Muratoğlu, iktidarın IMF yoluna gitmemesini ise şöyle değerlendirdi:
"IMF geldi diyelim. 'Tam 12 saray, 13 uçak, ne ayak?' der. Ekonomiyi şöyle yöneteceksin, maaşları artırmayacaksın, giderleri keseceksin yoksa sana kefil olmam diye ekler. Her hesabı inceler… Hani yandaşlarla 'ticari sır' olarak imzalanan sözleşmeler var ya, açıkla der. Diyebilir mi? Tabii ki der… Sen ödeyemezsen bu parayı o ödeyecek."
Muratoğlu, seçimden sonra uygulanan politikaları "IMF'siz IMF modeli olarak niteleyerek, şu ifadeleri kullandı:
"IMF daha insaflı davranmış"
"Faizleri düşürme, döviz kurlarını baskılama ısrarıyla ülke ekonomisinin içine düşürüldüğü 1994 ekonomik krizinde IMF ile varılan anlaşma çerçevesinde yürürlüğe konulan 5 Nisan Kararlarına çok benziyor alınan kararlar.
Aslına bakarsanız IMF'siz IMF modeli uyguluyorlar. 1994 krizinde IMF talimatıyla tek seferlik; Ekonomik Denge Vergisi, Net Aktif Vergisi, Ek Emlak Vergisi, Ek Motorlu Taşıtlar Vergisi yürürlüğe konularak bütçeye kaynak yaratma yoluna gidilmişti.
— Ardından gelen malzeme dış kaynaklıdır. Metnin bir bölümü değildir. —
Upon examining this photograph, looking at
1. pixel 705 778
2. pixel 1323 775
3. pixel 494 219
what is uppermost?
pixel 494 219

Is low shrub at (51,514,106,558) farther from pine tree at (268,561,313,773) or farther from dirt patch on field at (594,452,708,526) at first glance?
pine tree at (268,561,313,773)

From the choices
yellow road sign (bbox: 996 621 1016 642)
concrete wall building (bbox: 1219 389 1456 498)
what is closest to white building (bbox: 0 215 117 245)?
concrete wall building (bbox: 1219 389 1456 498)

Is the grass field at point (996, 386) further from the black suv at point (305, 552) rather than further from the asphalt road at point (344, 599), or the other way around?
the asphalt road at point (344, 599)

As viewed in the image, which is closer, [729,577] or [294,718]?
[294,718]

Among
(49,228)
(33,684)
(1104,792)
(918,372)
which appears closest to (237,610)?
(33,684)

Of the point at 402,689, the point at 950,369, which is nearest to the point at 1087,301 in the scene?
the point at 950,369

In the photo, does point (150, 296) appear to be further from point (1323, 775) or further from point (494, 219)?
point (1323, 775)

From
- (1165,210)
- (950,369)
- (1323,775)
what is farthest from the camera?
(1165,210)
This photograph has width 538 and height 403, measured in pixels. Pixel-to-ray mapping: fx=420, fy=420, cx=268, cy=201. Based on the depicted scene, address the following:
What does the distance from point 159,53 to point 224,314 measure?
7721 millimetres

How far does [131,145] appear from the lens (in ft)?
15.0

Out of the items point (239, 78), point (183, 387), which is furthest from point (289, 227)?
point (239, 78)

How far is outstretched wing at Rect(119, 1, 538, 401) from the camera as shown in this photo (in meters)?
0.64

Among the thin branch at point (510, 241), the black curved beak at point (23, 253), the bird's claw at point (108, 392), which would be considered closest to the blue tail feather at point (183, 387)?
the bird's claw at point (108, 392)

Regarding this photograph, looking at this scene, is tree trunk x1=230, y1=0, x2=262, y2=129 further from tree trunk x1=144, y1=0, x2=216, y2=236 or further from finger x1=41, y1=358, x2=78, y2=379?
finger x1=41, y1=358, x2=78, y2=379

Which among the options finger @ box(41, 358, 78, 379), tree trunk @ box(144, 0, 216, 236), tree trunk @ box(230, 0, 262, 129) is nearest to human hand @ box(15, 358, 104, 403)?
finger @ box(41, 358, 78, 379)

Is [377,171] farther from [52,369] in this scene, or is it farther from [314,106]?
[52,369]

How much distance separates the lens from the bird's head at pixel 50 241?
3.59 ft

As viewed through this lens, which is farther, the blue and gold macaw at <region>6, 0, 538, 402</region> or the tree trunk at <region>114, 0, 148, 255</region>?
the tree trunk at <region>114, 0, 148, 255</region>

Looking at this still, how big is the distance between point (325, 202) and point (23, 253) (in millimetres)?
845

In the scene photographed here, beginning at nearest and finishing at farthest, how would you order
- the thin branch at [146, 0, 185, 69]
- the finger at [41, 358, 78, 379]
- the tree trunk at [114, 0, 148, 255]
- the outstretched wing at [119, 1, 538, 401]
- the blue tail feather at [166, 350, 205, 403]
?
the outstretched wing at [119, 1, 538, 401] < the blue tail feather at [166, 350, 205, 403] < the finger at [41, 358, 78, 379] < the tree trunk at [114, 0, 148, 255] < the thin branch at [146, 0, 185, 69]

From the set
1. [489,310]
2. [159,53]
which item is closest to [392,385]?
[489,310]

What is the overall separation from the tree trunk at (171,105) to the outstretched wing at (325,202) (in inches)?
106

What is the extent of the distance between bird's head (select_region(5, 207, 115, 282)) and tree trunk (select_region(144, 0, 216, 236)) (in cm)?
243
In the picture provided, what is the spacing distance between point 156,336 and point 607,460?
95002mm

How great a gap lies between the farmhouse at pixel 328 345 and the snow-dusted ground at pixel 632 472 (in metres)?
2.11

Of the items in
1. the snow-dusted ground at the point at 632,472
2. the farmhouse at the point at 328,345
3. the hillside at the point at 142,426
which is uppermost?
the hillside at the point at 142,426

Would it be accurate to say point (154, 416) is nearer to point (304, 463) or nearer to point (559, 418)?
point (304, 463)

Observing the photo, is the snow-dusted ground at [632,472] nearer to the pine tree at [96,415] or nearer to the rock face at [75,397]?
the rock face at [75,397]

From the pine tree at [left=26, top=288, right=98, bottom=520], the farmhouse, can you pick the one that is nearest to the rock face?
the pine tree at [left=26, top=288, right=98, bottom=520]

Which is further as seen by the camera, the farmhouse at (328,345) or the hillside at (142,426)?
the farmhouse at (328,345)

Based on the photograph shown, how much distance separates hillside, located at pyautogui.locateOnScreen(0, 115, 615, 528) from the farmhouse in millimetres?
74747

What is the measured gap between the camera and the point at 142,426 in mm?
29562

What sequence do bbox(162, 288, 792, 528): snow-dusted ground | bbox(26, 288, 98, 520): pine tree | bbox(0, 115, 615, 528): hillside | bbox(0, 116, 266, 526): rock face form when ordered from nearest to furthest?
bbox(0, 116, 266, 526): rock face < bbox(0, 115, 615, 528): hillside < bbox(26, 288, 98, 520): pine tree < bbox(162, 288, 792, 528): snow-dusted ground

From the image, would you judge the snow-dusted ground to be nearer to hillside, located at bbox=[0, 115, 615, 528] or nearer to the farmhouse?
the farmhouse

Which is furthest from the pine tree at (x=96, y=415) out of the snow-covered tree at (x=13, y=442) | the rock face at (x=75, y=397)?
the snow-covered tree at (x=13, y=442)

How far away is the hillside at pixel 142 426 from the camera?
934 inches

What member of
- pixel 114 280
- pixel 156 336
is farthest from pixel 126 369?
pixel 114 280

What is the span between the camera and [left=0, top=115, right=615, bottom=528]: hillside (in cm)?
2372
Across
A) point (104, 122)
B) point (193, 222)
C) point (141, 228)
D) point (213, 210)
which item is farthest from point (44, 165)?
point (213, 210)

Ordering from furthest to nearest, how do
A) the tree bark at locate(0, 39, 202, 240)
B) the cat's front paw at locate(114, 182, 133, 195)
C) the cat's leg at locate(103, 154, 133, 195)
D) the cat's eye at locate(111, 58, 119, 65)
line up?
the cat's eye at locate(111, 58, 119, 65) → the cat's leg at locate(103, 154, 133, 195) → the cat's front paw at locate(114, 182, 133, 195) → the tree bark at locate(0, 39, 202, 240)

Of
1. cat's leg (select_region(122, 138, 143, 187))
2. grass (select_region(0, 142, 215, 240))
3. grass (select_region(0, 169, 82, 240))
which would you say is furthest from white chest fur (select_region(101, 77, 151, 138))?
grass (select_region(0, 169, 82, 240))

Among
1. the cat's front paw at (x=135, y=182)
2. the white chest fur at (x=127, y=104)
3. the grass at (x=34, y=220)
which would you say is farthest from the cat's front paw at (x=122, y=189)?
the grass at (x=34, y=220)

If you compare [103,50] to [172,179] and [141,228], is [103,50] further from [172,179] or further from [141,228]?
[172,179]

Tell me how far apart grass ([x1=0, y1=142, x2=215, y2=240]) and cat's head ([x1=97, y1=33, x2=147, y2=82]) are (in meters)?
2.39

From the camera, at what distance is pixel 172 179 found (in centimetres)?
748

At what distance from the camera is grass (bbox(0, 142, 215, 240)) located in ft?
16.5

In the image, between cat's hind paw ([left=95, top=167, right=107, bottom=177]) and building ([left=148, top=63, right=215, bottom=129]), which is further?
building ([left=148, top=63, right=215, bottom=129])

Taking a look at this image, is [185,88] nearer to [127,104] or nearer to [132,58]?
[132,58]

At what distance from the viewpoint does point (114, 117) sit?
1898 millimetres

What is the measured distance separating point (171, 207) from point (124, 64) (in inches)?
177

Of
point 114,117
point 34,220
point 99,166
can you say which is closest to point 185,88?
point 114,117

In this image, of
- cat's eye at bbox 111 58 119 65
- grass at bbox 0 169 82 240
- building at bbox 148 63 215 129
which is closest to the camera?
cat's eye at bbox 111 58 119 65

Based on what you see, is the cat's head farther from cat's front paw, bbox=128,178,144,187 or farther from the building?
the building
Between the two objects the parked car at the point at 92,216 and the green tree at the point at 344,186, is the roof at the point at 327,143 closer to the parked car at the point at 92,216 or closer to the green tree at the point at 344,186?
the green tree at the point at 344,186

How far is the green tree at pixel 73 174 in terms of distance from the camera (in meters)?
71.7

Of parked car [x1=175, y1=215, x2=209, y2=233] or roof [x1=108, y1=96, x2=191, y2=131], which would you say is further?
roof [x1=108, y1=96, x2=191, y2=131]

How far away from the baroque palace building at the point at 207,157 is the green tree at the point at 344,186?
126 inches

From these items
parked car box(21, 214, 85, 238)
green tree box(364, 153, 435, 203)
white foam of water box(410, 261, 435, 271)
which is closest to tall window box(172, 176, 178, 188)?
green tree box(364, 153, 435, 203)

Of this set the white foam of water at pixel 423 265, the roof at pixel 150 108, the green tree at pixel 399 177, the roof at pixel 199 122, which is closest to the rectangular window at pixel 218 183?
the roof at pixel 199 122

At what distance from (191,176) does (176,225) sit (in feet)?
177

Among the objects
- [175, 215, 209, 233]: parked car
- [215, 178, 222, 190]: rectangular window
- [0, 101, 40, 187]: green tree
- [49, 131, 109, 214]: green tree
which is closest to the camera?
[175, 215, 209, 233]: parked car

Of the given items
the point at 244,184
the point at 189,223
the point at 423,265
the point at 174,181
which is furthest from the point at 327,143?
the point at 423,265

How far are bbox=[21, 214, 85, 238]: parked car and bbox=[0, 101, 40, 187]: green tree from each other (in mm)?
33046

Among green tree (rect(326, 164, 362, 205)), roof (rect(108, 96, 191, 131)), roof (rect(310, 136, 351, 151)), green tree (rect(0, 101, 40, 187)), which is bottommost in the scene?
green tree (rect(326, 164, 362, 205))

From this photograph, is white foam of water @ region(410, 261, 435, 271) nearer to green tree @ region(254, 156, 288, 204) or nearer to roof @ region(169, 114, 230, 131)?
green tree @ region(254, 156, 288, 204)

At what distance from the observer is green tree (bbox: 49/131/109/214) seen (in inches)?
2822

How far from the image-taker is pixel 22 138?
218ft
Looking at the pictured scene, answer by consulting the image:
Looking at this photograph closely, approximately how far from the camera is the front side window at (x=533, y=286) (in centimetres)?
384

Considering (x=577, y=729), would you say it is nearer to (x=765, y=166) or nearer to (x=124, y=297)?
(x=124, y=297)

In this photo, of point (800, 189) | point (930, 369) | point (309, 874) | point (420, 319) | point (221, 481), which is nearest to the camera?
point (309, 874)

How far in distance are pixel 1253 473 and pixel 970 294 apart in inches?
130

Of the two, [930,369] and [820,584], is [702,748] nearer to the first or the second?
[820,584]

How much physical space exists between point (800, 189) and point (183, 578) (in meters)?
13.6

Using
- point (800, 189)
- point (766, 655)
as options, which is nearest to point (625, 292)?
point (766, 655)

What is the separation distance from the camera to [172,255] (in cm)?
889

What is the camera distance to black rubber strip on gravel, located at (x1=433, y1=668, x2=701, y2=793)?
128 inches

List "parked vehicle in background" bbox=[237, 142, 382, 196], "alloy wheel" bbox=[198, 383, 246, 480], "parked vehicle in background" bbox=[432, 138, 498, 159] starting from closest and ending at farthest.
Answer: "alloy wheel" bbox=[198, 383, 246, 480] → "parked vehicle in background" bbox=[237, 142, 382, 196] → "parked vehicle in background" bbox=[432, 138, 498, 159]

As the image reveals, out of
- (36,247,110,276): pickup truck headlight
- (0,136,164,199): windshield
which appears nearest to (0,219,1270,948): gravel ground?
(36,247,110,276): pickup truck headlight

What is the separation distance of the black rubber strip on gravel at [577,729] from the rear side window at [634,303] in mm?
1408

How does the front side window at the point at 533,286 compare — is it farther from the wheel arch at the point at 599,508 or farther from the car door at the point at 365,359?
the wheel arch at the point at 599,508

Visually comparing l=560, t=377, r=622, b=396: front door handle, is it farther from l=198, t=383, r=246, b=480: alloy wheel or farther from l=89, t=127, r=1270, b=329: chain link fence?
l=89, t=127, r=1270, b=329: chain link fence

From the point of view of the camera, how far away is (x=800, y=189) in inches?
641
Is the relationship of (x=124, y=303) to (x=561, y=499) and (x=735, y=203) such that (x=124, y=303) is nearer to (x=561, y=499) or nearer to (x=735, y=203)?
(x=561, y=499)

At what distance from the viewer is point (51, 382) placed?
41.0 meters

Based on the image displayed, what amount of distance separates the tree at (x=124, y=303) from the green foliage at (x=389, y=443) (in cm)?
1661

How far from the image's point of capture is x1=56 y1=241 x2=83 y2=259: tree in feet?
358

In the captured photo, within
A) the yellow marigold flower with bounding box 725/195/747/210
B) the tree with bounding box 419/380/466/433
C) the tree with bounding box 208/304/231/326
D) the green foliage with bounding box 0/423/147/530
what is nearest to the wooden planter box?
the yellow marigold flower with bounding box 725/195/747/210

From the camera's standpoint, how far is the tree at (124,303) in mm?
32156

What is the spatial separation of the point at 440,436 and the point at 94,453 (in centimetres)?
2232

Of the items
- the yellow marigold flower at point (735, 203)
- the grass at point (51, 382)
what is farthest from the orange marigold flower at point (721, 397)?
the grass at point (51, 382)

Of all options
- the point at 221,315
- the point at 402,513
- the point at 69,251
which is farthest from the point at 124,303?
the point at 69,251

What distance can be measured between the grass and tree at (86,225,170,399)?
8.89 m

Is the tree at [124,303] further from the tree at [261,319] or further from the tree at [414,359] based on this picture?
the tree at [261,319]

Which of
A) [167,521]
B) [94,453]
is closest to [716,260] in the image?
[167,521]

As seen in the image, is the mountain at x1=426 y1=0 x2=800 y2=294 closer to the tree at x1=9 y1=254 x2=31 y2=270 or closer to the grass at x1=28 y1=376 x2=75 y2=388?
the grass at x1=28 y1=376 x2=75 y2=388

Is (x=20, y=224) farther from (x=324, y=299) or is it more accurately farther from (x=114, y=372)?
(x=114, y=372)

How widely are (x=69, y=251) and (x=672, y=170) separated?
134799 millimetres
O dönemde bile IMF daha insaflı davranmış, iktidardan KDV, ÖTV, ATV gibi dolaylı vergilerle geniş kesimlerin tüketiminden, yaşamsal harcamalarından vergi toplamak yerine, şirketlerin, bankaların, gayrimenkul zenginlerinin servetlerinden, varlıklarından, kâr ve gelirlerinden vergi toplanmasını istemişti."